NHS 'fragmenting' as hospitals opt out of national pay deals, warns Labour

http://www.guardian.co.uk/society/2012/nov/06/nhs-staff-regional-pay-labour

Version 0 of 1.

Regional pay is becoming entrenched in the NHS with hospitals opting out of national wage agreements, leaving health service staff to face the prospect of working longer for less money and losing sickness entitlements, Labour says today.

The shadow health secretary, Andy Burnham, will tell parliament that ministers are pushing for regional agreements as a way of saving money in the health service. The NHS has to save £20bn over the next four years.

In a Commons vote on Tuesday as part of Labour's Living Wage campaign, Burnham will call on the health secretary, Jeremy Hunt, to "step in, stop the breakaway and defend the principle of national pay in the NHS". A total of 31 NHS trusts, Labour claims, have been exploring opting out of national pay.

The opposition will highlight the case of NHS staff in 20 hospitals in the south-west of England which have been warned that they face seeing their pay cut, annual leave reduced and sickness benefits pared back in order to safeguard the jobs of 6,000 workers.
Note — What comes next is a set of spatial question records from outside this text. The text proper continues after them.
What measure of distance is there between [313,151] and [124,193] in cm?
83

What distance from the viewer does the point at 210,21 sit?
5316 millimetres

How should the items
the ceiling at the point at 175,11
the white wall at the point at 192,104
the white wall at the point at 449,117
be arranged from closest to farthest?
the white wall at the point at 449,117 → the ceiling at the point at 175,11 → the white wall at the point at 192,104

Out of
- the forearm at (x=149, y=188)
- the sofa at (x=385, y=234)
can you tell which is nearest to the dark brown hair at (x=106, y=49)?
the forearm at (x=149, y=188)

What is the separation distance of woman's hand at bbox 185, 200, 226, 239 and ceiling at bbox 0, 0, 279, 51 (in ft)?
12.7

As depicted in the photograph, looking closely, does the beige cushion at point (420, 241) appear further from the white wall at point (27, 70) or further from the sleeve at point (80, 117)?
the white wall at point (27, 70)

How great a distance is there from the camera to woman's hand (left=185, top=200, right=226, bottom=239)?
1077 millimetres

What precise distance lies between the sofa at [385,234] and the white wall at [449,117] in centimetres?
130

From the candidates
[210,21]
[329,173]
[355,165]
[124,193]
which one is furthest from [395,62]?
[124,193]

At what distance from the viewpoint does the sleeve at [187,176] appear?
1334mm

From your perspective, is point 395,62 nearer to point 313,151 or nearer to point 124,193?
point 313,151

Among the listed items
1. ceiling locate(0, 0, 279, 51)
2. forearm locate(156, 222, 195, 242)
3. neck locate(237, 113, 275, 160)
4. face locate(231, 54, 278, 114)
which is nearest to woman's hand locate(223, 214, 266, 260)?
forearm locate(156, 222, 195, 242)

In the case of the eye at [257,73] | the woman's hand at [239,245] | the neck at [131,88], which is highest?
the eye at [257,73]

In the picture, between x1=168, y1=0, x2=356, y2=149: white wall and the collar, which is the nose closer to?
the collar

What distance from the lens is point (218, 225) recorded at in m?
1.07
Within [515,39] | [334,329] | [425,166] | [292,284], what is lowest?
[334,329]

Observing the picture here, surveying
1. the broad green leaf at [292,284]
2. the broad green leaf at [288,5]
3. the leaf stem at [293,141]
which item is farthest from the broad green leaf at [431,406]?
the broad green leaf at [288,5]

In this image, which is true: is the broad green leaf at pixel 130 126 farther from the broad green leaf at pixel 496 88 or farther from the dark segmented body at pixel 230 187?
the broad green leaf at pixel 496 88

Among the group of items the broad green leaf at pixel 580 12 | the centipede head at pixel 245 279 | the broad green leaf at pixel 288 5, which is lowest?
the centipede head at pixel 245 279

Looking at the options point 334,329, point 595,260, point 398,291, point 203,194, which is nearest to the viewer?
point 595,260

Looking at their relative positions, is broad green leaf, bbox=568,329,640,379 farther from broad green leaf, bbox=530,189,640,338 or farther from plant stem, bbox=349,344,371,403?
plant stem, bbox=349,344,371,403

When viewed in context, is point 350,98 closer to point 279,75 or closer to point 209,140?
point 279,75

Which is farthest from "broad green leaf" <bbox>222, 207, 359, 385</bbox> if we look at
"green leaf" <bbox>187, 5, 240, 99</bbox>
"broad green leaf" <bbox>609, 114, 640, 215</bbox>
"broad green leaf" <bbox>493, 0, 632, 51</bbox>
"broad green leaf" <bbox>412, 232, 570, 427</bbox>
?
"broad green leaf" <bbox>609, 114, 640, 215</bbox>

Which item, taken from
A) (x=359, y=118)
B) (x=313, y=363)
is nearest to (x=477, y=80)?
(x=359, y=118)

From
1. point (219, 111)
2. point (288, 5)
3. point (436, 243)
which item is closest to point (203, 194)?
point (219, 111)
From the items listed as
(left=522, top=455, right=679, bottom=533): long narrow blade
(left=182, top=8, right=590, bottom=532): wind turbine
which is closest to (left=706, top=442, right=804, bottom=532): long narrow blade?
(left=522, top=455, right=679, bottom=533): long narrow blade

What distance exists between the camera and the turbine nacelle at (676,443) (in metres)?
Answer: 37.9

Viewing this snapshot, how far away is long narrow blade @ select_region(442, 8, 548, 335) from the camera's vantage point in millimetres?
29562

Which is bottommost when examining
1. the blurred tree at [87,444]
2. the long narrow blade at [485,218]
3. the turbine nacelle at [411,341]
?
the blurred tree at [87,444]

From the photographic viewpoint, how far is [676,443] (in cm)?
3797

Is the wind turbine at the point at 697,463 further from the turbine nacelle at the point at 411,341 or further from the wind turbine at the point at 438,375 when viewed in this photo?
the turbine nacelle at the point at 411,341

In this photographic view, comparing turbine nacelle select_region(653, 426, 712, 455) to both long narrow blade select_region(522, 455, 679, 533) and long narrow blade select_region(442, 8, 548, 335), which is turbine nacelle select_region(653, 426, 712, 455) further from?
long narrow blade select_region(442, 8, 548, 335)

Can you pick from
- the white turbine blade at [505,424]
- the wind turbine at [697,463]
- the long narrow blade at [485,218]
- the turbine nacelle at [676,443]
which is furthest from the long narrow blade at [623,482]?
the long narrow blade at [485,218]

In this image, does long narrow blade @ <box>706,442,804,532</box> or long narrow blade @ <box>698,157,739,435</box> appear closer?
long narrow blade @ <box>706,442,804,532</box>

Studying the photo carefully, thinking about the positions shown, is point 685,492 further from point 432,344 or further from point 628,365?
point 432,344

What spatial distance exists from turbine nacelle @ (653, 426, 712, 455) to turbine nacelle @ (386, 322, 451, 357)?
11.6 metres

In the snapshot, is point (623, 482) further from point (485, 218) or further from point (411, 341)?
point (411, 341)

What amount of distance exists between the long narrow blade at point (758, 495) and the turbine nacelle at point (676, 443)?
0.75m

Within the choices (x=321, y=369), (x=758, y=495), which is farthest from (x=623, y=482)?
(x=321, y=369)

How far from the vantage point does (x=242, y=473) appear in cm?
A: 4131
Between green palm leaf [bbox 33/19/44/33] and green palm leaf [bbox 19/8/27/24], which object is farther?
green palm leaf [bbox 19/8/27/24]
It will also point out that in the north-east, North Tees and Hartlepool NHS foundation trust plans to sack more than 5,000 staff next year and rehire them on reduced terms and conditions.

Labour will say it has identified nine other cases where trusts are using their powers to cut pay and save cash. Burnham points out that South Tees NHS trusts say that "in the absence of any national outcome, trusts may need to explore some of these flexibilities locally as North Tees is doing".

In Oxford, the hospital is withdrawing a cost-of-living allowance and Christmas payments from staff, while increasing the chief executive's salary to £189,000. Labour point out that the University Hospital of South Manchester foundation trust's three-year plan said they would consider "proposals for changes to terms and conditions outside of the national framework".

Burnham said: "The NHS is fragmenting before our eyes. National pay is part of what holds our national service together. It is being broken apart and ministers are doing absolutely nothing about it. This week, as we campaign for a Living Wage, we have to defend national pay in the NHS as the health service sets a lead for a whole range of other employers in every community."

A spokesperson for Hunt said: "It was under the last Labour government that NHS trusts were given the freedom to determine their own pay and conditions, so it is completely disingenuous for them to criticise the process now.

"Most trusts have chosen to keep national terms and conditions. But some NHS organisations are frustrated that no national agreements have been reached on proposals that NHS Employers has put forward to ensure Agenda for Change remains affordable and fit for purpose. Reaching a swift and successful conclusion in these national negotiations will significantly reduce the need for separate, local deals."